Following Swasey's death, President Barack Obama praised Swasey with "May God bless Officer Garrett Swasey and the Americans he tried to save." Swasey's former schoolmate, Melrose's Mayor Dolan, stated at a press conference that, "He made a real mark on the people that he met in this small town. He was so dedicated to his church and his community."

The funeral, with thousands in attendance, took place on December 4 and was streamed live. Speakers included Colorado Governor John Hickenlooper, Colorado Springs Mayor John Suthers and University of Colorado Colorado Springs Chancellor Pam Shockley-Zalabak.

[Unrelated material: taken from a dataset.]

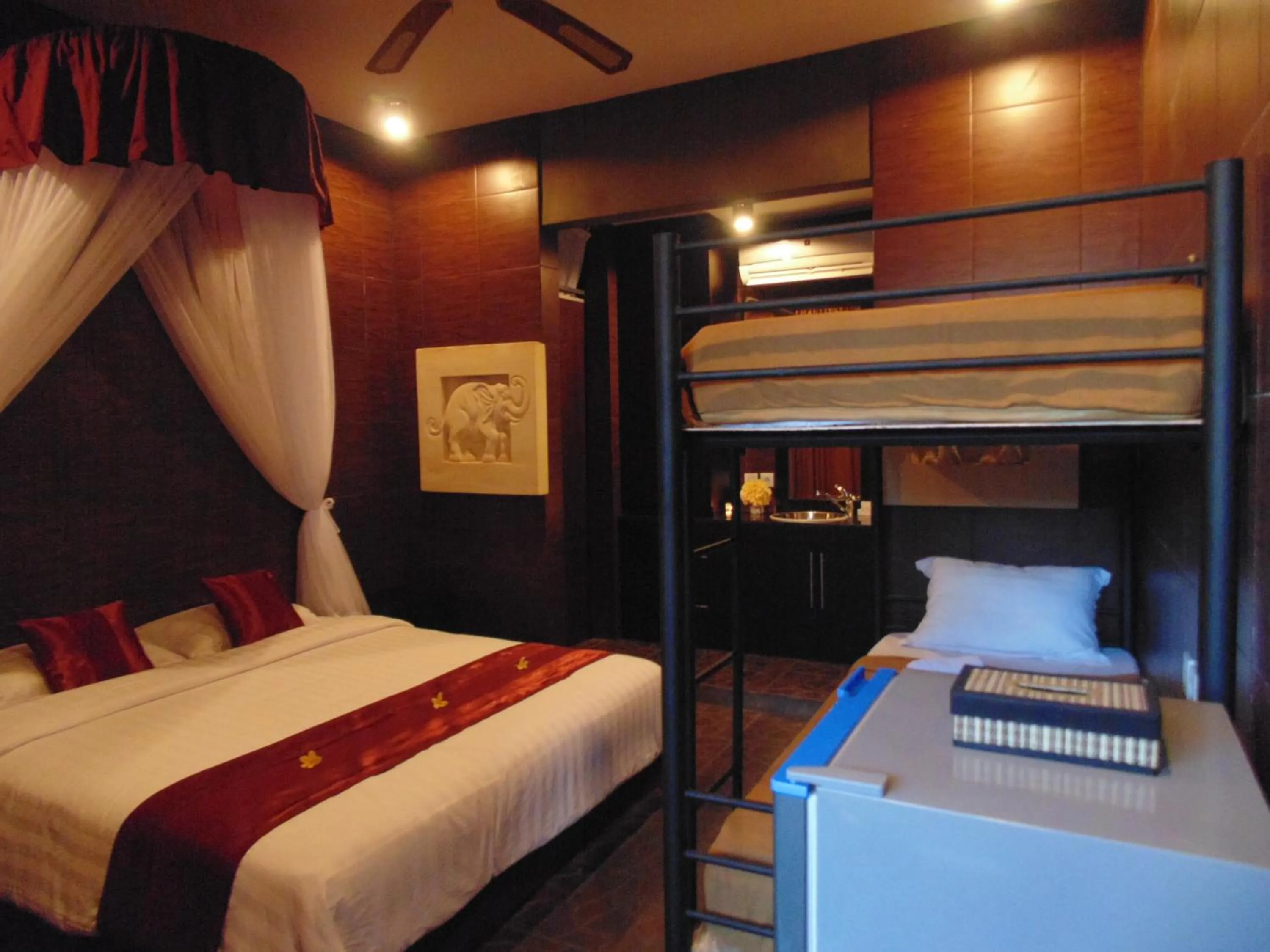 Bed in Bali Golden Elephant Boutique Villa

===Aftermath and legacy===
On April 15, 2016, almost five months after Swasey was killed, his oath as a Deputy Sheriff was notarized, raising questions about procedures of the El Paso County Police Department. The murderer of Swasey, Robert Dear, was found to be incompetent to stand for a trial in May 2016, May 2017, and July 2018.

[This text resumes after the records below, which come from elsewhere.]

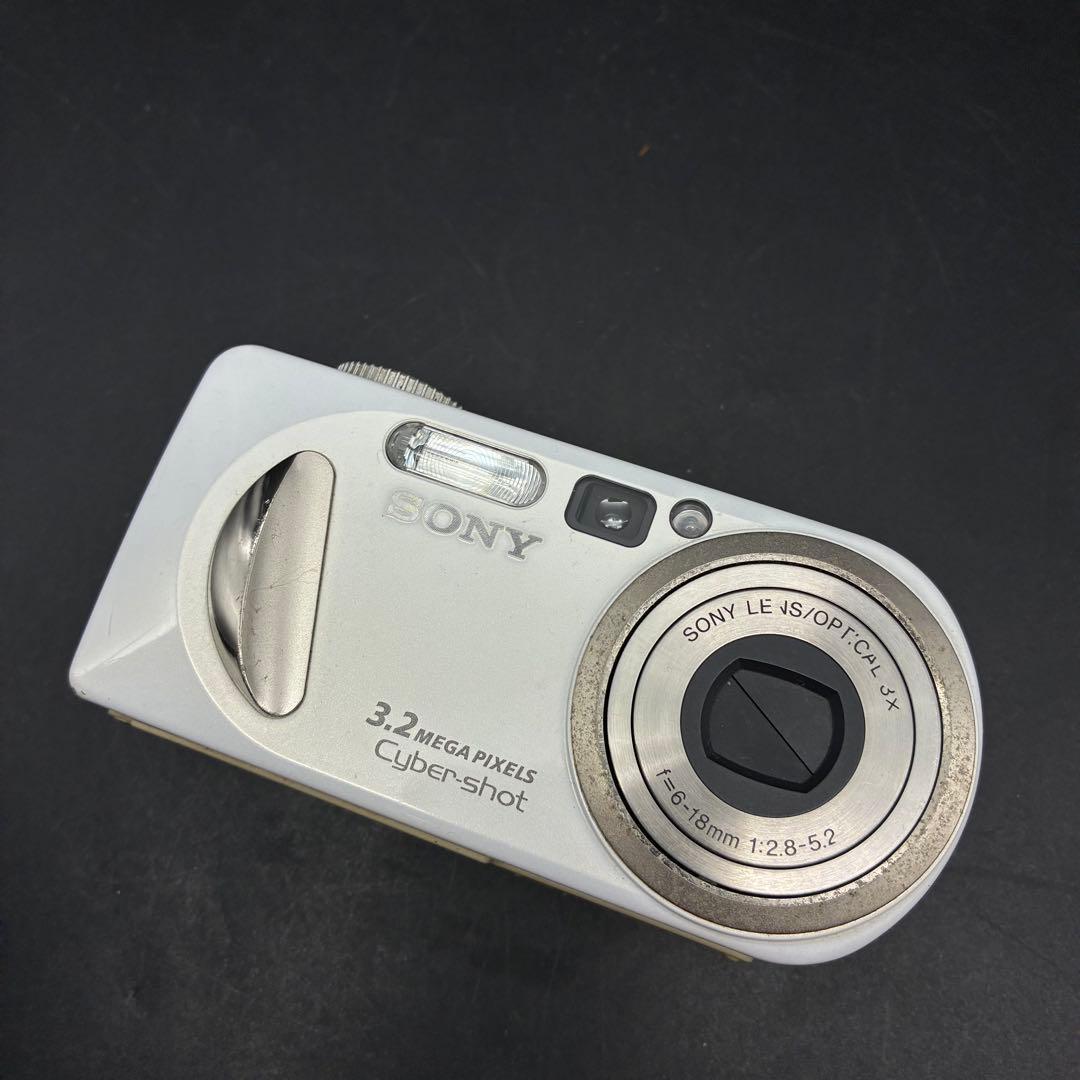 【動作OK】SONY DSC-P8 Cyber-shot ソニー デジカメ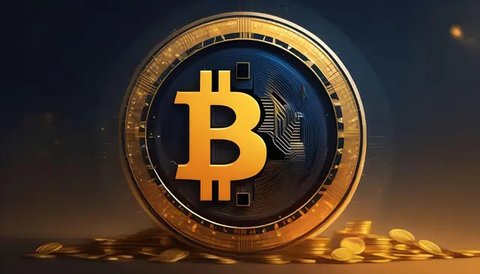 Ilustrasi harga kripto (Foto By AI)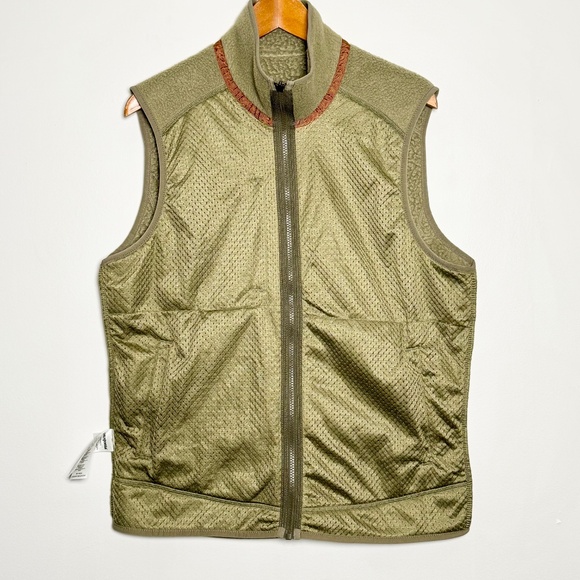 NWT Patagonia Men's Retro Pile Fleece Full Zip Vest Sz Medium - Picture 6 of 7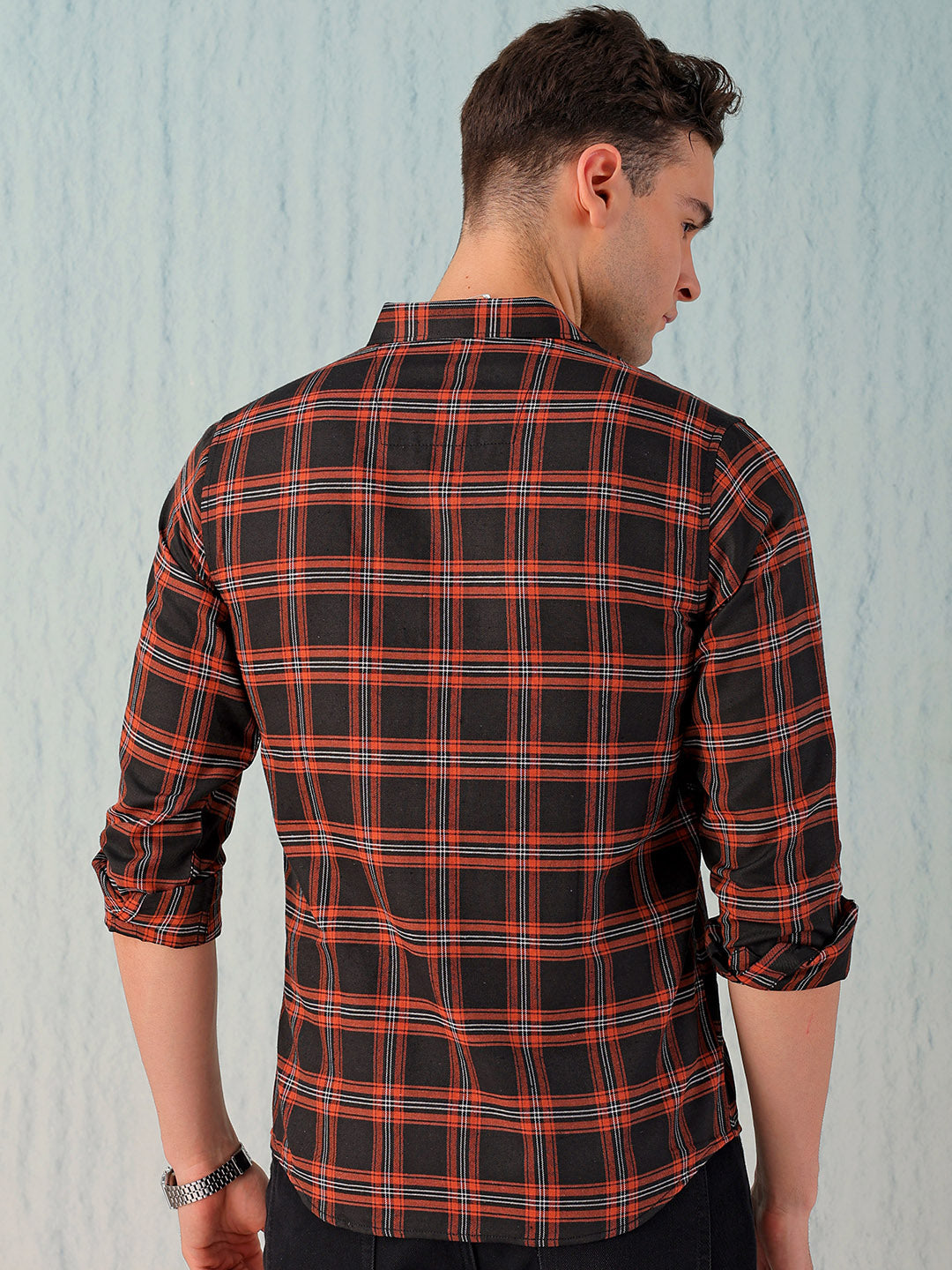 Men's Checked Shirt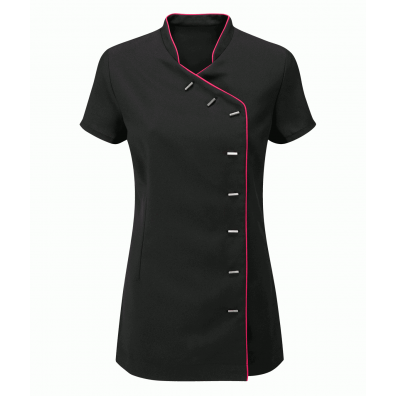 BEAUTY TUNIC: CONTRAST TRIM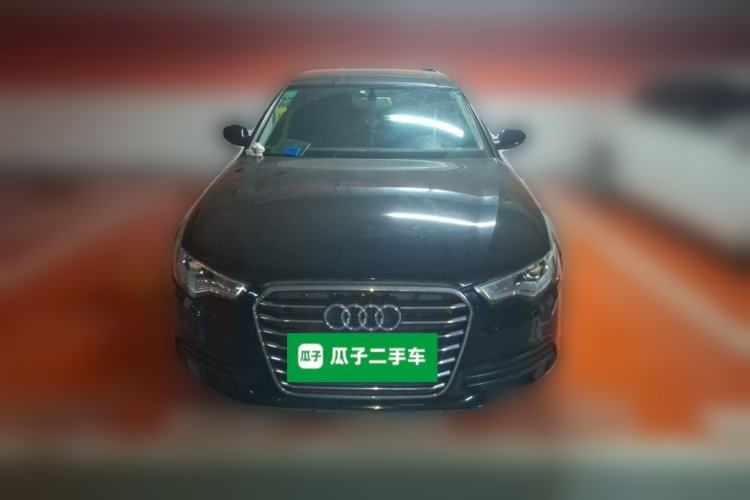 Used Audi A6L 2015 TFSI Millionth Anniversary Intelligent Model Front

U.S. Figure Skating, at the initiative of Broadmoor Skating Club, named the Garrett Swasey Memorial Trophy for the juvenile dance competition champions at the Midwestern Sectional Figure Skating Championships. First winners of the trophy were Elliana and Ethan Peal.

Garrett's widow, Rachel Swasey, lobbied to create a fund for fallen first responders. A bill unanimously passed the Colorado House of Representatives in May 2018. Donors organized to give protective gear to the UCCS Police Department following Swasey's death.